> _EXERCISE OBJECTIVE_
Pick up the report on the attack on Hassan, the Somali Christian refugee in Kenya, right after its last sentence and extend it.

> _SELECTED TEXT_
________
More than 3,400 Somalis have sought refuge in Kenya in the last three weeks, bringing the tally to almost 25,000 since the beginning of the year. It appears that as the UIC gains further ground in Somalia, there is a corresponding increase in attacks on Somali Christians in Kenya by UIC supporters. According to local sources, there are 'many proxy representatives of the Islamic Shari'ah Courts in Nairobi'.CSW, September 29, 2006
Muslims beat a suspected Christian convert from Islam unconscious with iron rods and wooden clubs. Stripping him naked and dragging his bleeding body to a church, they leave him for dead
Hassan, a 25-year-old refugee from Somalia whose surname is withheld for security reasons, had hardly been raised as a Muslim, having received Christ at age 7. But the Somali neighbors in Kenya who attacked him left him for dead on Oct. 27, bleeding and naked, on the assumption that as a Somali he was born into Islam and was therefore an apostate deserving of death, the young man told Compass.
He and his mother, a convert from Islam who fled war in Somalia 10 years ago after the death of her husband, are part of an underground house church.
In a town in Kenya undisclosed for security reasons, Hassan was returning home from running errands at 8:30 p.m. when the six young Muslim men stopped him. They hit him with a metal bar on his forehead and face, he said, and he lost two teeth on the spot. Others hit him on the back.
Some stomped on his stomach while he was on the ground as others hit him on his legs, he said through bandages on his nose and above his mouth. His hands were bandaged where they wounded him with a knife.
The attackers stripped him of his clothes as he bled and dragged him away, dumping him at the entrance of an area Presbyterian Church of East Africa. Some passersby found him and called his mother, whose name is withheld for security reasons.
“When I reached the scene of the attack, my son was lying in a pool of blood,” she told Compass. “I wailed and did not know what happened to me. I only gained consciousness after sometime, when so many people, including the police, had arrived at the scene. The attackers had covered my son all over with dirt.”
He was rushed to a hospital, where he received a blood transfusion. When Compass met with him and his mother on Oct. 31, he still had several bandages on his face, his head cloaked in a wrap of grey fabric.
________
> _INFORMATION PROVIDED_
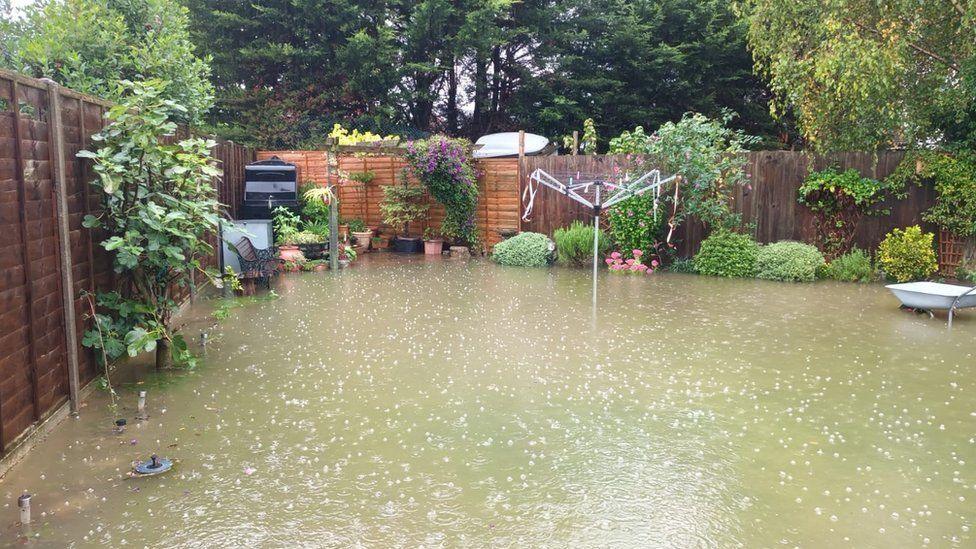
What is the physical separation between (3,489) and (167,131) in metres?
2.53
________
> _OUTPUT OF THE EXERCISE_
“Since the time my son was attacked, we have been spending sleepless nights due to the pain that he has been going through,” his mother said. “He risks losing a third tooth, which is adding more pain for him. He also complains of abdominal pains; possibly he might have hurt some of his internal organs. But we are helpless; we have no money for specialized medication for him.”
Police have arrested two of the assailants. The other four Muslims are still on the run, and Hassan and his mother said they fear justice will not be done due to area hatred for converts from Islam.
“I know the community does not like us because of our Christian faith, but we have done nothing bad,” Hassan said.
His mother, who has six sons younger than Hassan and two daughters, noted that the area police commissioner is a Muslim in a Muslim-majority area. The arrest of two assailants is a hopeful sign that at the same time creates fear that area Muslims will make retaliatory strikes, she said.
“We need to relocate,” she said. “The other sons are traumatized, especially now that two of the attackers are in police custody.”
Neighborhood Muslims gradually surmised that the widow was a convert to Christianity; when Muslim women passed by her home every Friday inviting her to go to the mosque with them, she would always tell them she wasn’t feeling well, she said.
“What happened to my son is the climax of the threats that I have been receiving from my Muslim neighbors,” she said. “They have now discovered that we are Christians. They have heard my small children sing Christian songs. In fact, there are rumors going round that I am the pastor of the group, but my strength is from God and my seven sons.”
She and Hassan speculated that the Somali Muslim neighbors attacked him because “the oldest son is the strength of the mother.”
Her faith, she said, remains strong.
“Even though he has been beaten, I trust God to protect us,” she said. “I will not return to Islam; I will stand with Christ.”
For his part, Hassan said that even when they were beating him, he was praying.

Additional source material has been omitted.